Of course your potential audience won't always be huddled around the computer so it's also important to be able to output traditional prints. Single images can be output directly, but this is wasteful of expensive photo-quality paper. To print multiple images each application offers the ability to produce a Contact Sheet or Photo Index where you specify the number of columns and rows of image thumbnails. However this isn't the same as being able to specify exact sizes, such as typical 5" x 7" prints. In fact the only application that offers complete control of image size and position and enables advanced features such as the ability to print multiple copies of the same image and automatically rotate images to fit is Image Expert. Best of all, its Print Layout window is live so you know exactly what you're getting.
Image Expert excels at print and Web output.
These days of course print is slightly old hat and all the packages have embraced the Internet with varying degrees of vengeance. At its simplest this involves emailing your images - preferably with the ability to resize and convert to JPEG. Image Expert again scores here with the ability to send self-playing slideshows. The most efficient way of letting everyone see your images though is the Web and all four packages let you select images to output and will then produce the HTML code necessary to display them as linked Web pages complete with a thumbnailed index.
For ThumbsPlus this takes the form of a step-by-step wizard while ACDSee offers a tabbed dialog in which you set parameters such as size and file information. CompuPic Pro and Image Expert take things further with their use of templates to give your pages some style. Image Expert's implementation of this is again the best with another live window, but its selection of templates is slightly tacky.
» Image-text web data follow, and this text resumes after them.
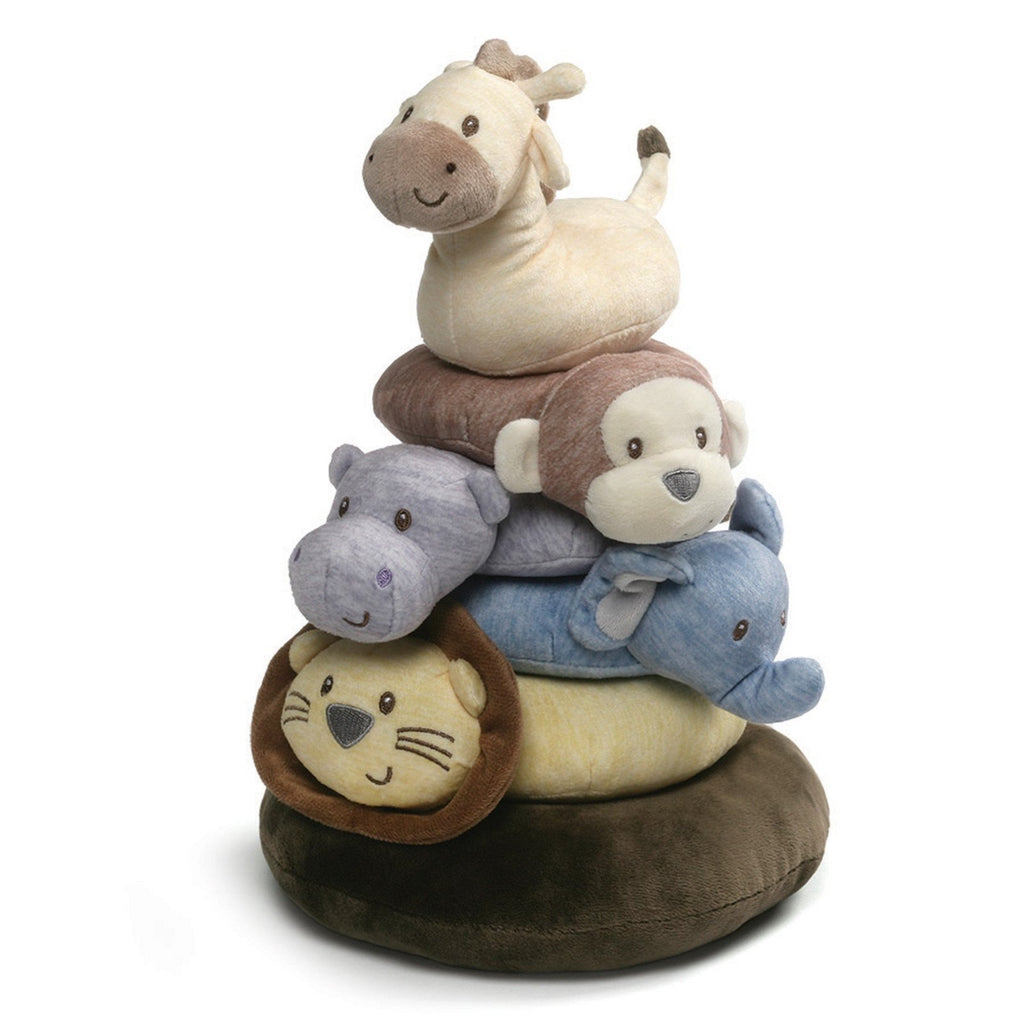Playful Pals Plush Stacker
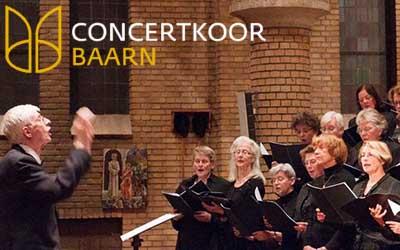 Concertkoor Baarn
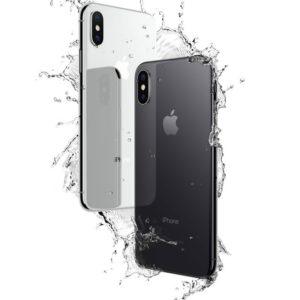 iphone wasserschaden behandlung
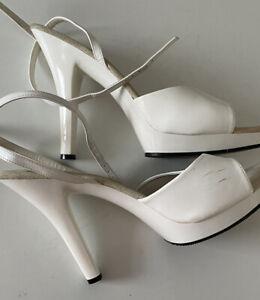 pleaser women high heel white sandals size 11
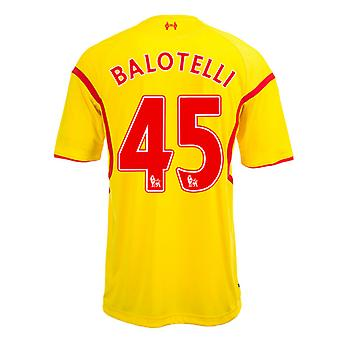 2014-15 Liverpool Away Shirt (Balotelli 45) - Kids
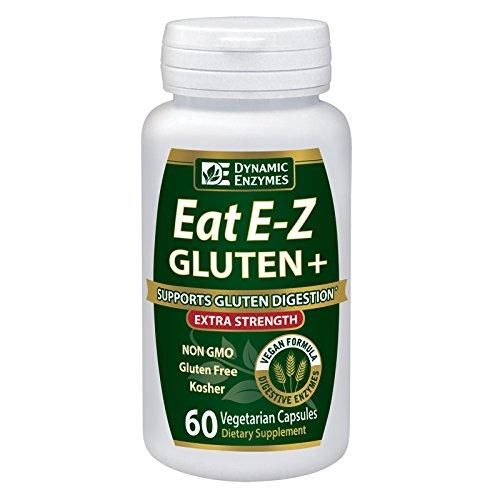 Eat E-Z Gluten+ (60 vegan capsules) – Gluten digestion, Leaky gut, DPP VI, Proteases, Non-GMO, Plant based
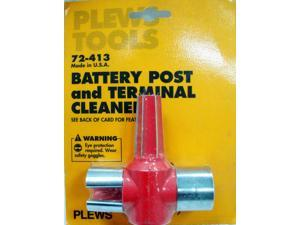 Car Battery Post and Terminal Cleaner Great & Simple Auto Tool- USA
If you're happy losing layout control in return for free hosting then CompuPic Pro and Image Expert are there to help with CompuPic Pro winning out with its support for no less than 6 providers - Fotki, Ofoto, PhotoIsland, PhotoLoft, PhotoPoint, and Printroom.
The range of power on offer here from initial thumbnail generation through to HTML output is truly impressive and no-one that works with graphics should be without one of these packages - but which one? ACDSee covers most bases including Zip file support but never really shines. Image Expert loses out on initial thumbnailing but comes through strongly with its simple cataloguing, image editing and print and Web output - and it's the only package that offers a CE-based version for image management and viewing on your handheld. ThumbsPlus looks great and offers the most advanced cataloguing but is less impressive for output. Ultimately it depends on your needs and budget but the one package that scores in all areas apart from text-based cataloguing is CompuPic Pro. When you throw in various unique features of its own, such as the ability to archive your images to CD and a Web site scanner, it's a worthy winner.
With its clean interface and across-the-board power, CompuPic Pro stands out.
For the moment then CompuPic Pro is my recommendation but this is a fast moving area with new versions and new contenders appearing regularly. And in the longer term? Here I still believe that the only permanent solution is for the core image management tasks to be handled at a far deeper level. A universally agreed header format containing preview and text information is essential. Only this way will you be able to visually handle images not just from the bitmap standards but from any version of any application - bitmap, multimedia, vector or whatever. And only this way will you be able to search for and manage images not just across your hard disk but across the entire Web.